● Goal of the exercise: Copy the material below word for word, leaving out the pictures.

● Supplied data:
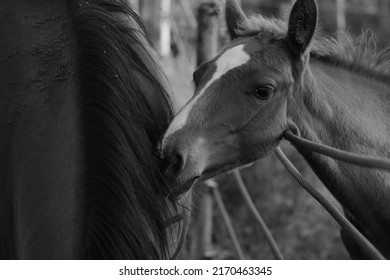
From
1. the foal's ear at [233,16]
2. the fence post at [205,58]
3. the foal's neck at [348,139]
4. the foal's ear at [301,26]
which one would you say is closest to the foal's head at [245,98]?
the foal's ear at [301,26]

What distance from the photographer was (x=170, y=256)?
242cm

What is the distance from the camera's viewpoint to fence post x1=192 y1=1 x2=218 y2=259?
4348 millimetres

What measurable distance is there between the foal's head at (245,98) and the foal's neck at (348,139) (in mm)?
117

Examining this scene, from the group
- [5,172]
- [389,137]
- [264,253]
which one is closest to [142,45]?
[5,172]

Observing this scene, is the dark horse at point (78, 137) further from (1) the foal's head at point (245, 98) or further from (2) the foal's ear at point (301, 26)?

● Solved problem:
From
1. the foal's ear at [233,16]
2. the fence post at [205,58]
3. the foal's neck at [348,139]
4. the foal's ear at [301,26]
which one would you say is closest to the foal's head at [245,98]?
the foal's ear at [301,26]

What distance from the photographer was (x=170, y=256)?
242cm

What is the distance from the camera's viewpoint to fence post x1=192 y1=1 x2=218 y2=259?
4348 millimetres

What measurable distance is there between the foal's head at (245,98) and the foal's neck at (348,139) (in mm)?
117

Examining this scene, from the group
- [5,172]
- [389,137]
- [264,253]
which one is closest to [142,45]?
[5,172]

Observing this scene, is the dark horse at point (78, 137) further from (1) the foal's head at point (245, 98) or further from (2) the foal's ear at point (301, 26)?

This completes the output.